Para ver mais: https://www.culturagenial.com/obras-beatriz-milhazes/
✦ Ernesto Neto
Obras: Leviatã Thot, O Sagrado é Amor
Proposta: criar um espaço sensorial com tecidos, aromas e almofadas; permitir que as crianças explorem o espaço como se estivessem dentro da obra.
✦ Yayoi Kusama
Obras: Infinity Mirror Room, Pumpkin
Proposta: brincar com bolinhas coloridas; colar adesivos em uma sala branca e observar como a arte toma o espaço.
✦ Lygia Clark
Obras: Bichos, Objetos relacionais
Proposta: oferecer materiais flexíveis para que as crianças criem esculturas móveis; propor que contem uma história com os “bichos” criados.
Para ver mais: https://www.culturagenial.com/lygia-clark
✦ Vik Muniz
Obras: Pictures of Garbage, Monalisa de Geléia
Proposta: criar imagens com objetos do cotidiano (tampinhas, brinquedos, folhas) e registrar o resultado com fotografias.

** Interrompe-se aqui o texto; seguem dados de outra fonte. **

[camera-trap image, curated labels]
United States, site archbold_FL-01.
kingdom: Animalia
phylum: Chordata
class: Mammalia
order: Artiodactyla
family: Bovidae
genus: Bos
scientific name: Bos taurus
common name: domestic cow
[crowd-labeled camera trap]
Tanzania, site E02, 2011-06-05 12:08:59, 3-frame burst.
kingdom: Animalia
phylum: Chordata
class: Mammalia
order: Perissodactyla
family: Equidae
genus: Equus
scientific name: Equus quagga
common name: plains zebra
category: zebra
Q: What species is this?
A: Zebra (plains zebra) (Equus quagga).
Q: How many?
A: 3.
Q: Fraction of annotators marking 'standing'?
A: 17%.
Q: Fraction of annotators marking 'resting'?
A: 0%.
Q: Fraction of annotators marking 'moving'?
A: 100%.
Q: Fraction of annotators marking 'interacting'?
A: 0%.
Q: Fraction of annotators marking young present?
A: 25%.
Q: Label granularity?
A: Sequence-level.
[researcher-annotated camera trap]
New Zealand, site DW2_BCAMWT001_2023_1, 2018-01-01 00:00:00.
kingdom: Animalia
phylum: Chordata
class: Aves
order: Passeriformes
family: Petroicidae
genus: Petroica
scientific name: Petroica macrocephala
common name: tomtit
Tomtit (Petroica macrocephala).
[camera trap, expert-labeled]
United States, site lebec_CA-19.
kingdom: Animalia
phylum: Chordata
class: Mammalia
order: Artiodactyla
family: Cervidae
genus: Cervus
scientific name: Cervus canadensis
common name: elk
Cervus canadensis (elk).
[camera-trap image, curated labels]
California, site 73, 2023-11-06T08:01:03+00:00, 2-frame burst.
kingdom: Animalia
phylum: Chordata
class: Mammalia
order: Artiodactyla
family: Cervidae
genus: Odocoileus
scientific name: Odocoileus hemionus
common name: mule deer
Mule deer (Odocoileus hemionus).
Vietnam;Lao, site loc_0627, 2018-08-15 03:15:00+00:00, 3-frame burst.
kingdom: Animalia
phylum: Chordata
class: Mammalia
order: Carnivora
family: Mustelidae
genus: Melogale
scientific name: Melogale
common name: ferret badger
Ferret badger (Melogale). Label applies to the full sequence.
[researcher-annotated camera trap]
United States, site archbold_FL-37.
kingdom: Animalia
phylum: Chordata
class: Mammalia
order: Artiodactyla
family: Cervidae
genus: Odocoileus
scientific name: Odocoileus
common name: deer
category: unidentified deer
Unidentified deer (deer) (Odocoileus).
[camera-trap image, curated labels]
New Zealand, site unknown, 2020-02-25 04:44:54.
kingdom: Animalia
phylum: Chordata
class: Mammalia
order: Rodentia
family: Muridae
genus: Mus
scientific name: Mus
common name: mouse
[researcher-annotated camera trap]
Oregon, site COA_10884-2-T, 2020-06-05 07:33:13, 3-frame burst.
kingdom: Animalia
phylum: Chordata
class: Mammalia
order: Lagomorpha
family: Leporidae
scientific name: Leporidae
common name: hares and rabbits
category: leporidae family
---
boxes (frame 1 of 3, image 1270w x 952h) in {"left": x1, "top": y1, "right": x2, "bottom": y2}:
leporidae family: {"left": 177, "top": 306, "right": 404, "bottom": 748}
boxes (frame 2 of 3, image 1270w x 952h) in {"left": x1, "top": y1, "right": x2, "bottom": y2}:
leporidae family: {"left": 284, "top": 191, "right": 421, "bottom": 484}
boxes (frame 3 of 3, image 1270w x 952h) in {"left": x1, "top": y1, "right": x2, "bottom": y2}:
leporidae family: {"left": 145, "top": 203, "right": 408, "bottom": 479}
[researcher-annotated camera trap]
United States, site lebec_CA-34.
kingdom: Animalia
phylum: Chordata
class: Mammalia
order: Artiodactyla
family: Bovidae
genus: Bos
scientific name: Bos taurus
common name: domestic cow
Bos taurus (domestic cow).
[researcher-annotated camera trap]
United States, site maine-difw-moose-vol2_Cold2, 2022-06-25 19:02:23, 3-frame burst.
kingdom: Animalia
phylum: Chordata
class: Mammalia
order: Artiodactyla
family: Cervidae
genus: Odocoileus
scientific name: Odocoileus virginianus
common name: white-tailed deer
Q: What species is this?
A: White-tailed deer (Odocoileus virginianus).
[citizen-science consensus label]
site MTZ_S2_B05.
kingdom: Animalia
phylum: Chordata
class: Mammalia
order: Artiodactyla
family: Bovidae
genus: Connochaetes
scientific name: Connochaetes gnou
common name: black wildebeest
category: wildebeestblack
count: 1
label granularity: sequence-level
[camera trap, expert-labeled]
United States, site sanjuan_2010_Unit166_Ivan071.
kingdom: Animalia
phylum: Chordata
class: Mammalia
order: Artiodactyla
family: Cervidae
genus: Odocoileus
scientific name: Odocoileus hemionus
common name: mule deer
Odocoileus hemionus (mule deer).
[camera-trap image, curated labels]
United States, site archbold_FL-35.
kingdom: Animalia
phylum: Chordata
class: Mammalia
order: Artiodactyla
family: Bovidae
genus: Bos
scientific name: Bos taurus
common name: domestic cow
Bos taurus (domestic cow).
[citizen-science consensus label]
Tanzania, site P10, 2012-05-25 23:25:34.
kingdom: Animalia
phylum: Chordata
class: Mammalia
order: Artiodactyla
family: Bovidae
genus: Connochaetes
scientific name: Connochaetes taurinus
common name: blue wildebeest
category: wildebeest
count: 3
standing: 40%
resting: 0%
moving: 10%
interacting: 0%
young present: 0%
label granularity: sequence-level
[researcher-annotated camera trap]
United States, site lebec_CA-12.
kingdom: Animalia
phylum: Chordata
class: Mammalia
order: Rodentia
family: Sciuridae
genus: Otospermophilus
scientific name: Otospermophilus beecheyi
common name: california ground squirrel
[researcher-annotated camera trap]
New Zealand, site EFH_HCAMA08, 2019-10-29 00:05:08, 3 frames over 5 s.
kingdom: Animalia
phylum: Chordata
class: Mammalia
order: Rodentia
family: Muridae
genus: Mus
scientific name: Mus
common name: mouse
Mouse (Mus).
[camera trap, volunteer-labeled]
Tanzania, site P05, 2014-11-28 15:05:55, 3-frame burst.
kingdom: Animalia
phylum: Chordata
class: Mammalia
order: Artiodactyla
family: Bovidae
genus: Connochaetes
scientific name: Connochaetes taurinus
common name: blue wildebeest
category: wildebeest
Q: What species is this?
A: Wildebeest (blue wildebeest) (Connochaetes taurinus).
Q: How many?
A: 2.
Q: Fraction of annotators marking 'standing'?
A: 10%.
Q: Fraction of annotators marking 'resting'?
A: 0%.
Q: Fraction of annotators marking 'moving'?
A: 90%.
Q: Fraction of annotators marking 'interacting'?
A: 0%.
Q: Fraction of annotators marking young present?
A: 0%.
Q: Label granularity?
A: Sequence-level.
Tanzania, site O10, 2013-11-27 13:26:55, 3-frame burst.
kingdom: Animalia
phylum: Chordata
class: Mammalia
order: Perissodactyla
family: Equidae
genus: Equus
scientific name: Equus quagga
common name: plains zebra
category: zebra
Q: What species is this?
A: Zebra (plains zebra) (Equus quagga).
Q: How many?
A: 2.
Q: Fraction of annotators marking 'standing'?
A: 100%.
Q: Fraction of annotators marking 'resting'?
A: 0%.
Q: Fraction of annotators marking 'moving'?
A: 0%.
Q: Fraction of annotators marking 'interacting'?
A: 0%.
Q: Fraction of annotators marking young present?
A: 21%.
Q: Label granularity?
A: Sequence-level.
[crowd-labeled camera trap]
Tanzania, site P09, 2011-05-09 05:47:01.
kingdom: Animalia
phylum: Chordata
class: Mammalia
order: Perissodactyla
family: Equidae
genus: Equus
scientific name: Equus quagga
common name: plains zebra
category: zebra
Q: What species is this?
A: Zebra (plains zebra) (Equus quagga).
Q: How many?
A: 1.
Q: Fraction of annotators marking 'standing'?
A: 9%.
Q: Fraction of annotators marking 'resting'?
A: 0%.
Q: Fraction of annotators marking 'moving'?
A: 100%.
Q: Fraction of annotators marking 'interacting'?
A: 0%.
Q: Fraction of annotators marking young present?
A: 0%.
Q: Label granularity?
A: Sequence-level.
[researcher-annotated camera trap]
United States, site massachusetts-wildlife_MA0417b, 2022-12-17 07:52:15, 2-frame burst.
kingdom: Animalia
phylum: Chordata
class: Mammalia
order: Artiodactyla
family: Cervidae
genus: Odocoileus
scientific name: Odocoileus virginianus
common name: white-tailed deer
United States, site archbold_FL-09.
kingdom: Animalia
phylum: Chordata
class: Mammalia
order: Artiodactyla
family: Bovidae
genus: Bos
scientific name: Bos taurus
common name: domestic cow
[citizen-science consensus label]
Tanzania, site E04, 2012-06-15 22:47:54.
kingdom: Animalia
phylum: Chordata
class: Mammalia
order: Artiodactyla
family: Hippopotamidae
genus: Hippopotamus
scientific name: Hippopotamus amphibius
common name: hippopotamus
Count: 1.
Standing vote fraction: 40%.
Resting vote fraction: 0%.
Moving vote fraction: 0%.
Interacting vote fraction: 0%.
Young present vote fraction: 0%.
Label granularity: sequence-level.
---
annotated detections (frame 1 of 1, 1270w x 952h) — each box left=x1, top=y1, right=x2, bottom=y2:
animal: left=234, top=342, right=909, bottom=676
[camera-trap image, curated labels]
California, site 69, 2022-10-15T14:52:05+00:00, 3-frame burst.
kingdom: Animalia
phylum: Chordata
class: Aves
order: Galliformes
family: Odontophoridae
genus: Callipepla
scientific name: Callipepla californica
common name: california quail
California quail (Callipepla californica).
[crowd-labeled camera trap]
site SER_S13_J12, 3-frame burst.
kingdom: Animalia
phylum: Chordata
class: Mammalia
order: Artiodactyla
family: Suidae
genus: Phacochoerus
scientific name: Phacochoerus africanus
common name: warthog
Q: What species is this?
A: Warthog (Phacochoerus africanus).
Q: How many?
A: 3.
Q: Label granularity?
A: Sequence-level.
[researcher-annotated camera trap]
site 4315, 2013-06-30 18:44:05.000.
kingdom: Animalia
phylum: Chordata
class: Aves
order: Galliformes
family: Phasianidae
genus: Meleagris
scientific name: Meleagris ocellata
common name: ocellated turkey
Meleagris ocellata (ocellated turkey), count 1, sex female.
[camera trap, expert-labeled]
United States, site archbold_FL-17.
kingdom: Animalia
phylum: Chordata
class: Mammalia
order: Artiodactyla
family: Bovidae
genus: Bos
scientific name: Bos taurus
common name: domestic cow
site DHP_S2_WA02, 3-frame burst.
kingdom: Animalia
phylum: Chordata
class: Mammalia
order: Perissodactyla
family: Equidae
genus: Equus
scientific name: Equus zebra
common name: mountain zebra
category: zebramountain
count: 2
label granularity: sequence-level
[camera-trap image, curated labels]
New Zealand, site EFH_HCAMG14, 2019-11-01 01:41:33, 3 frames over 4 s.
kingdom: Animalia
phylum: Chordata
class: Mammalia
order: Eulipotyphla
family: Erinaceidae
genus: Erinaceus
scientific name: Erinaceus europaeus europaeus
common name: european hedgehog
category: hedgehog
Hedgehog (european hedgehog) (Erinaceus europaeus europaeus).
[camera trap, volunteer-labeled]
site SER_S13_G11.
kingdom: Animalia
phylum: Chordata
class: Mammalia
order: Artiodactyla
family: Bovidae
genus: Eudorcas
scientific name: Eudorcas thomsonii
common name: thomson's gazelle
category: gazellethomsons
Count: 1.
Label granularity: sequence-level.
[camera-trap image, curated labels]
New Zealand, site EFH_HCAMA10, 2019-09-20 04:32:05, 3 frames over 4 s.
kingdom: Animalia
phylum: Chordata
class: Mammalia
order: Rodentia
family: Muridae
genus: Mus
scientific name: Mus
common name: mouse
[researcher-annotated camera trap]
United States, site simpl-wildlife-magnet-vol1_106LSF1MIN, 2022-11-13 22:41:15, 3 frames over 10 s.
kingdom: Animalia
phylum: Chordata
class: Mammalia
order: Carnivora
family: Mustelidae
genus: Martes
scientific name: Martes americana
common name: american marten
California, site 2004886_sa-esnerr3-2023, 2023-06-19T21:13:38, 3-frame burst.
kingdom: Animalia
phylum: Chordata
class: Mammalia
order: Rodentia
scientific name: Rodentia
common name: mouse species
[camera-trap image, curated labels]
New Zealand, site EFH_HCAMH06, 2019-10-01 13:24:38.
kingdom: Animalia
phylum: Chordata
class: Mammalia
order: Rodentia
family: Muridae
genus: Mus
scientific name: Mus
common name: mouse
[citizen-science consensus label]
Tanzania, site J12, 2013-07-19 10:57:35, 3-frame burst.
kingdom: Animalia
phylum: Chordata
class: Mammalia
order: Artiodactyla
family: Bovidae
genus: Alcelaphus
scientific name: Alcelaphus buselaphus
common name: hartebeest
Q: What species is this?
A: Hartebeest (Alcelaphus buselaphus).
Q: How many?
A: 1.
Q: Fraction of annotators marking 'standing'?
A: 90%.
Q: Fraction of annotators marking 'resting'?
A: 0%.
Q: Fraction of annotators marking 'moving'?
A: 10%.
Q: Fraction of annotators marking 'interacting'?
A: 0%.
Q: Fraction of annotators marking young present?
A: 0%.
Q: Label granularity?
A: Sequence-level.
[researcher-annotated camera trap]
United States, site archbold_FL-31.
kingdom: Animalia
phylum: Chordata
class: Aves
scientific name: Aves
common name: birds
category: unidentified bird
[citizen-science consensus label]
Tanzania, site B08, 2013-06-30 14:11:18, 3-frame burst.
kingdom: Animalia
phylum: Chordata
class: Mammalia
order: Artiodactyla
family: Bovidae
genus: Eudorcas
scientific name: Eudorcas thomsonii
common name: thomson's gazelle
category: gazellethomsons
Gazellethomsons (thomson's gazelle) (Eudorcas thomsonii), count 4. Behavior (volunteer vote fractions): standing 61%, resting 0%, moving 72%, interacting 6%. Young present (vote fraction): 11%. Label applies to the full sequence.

Par ver mais: https://www.culturagenial.com/vik-muniz-obras/
✦ Rosana Paulino
Obras: Bastidores, Parede da Memória
Proposta: propor colagens e costuras sobre silhuetas das crianças; conversar sobre retratos e ancestralidade de maneira sensível.
Propostas de mediação no cotidiano da escola
Além das experiências com artistas, a educadora pode criar situações poéticas de apreciação no cotidiano:
- Galeria do chão: imagens espalhadas para que as crianças explorem com os olhos e com o corpo.
- Quadros que falam: cada criança inventa o que a obra diria se pudesse conversar.
- Espelho e arte: após observar uma obra, desenhar a si mesma com o estilo do artista.
- Museu vivo: com o corpo, as crianças representam imagens, criando esculturas humanas.
Cada proposta deve considerar o tempo da infância, respeitando o silêncio, o devaneio, a repetição. A apreciação não exige produção imediata. Às vezes, basta o olhar demorado para que a arte cumpra sua função de tocar.
Registros como memória da sensibilidade
Registrar os momentos de apreciação é também cuidar da memória sensível da infância. Um mural com as falas das crianças, um diário visual com imagens apreciadas, um vídeo com as reações dos pequenos diante de uma obra — tudo isso torna visível o invisível, revelando o pensamento poético em ação.
Os registros não devem ser apenas provas de atividade realizada, mas documentos da escuta, da subjetividade, da construção coletiva de sentidos. Eles ajudam o grupo a revisitar o vivido, a valorizar o processo e a perceber que cada olhar é uma forma de criação.
Considerações finais: olhos de imaginar
Educar o olhar das crianças é educar também seus afetos, sua ética, sua maneira de se relacionar com o mundo. A arte, quando entra na vida da infância com leveza e liberdade, transforma o modo como se percebe a si mesmo e ao outro.
A apreciação das artes visuais com crianças pequenas não é um conteúdo isolado, mas um modo de estar no mundo com delicadeza. É aprender a ver devagar. É cultivar espanto. É permitir que o olhar brinque, que a imaginação voe, que a presença se afine.
Que nas escolas da infância floresçam espaços onde os olhos não apenas vejam, mas sintam. Onde a arte não seja um adorno, mas um chão. Onde cada criança possa dizer: “eu vi, eu senti, eu imaginei”. E que isso seja o bastante para começar uma revolução silenciosa — feita de cor, afeto e presença.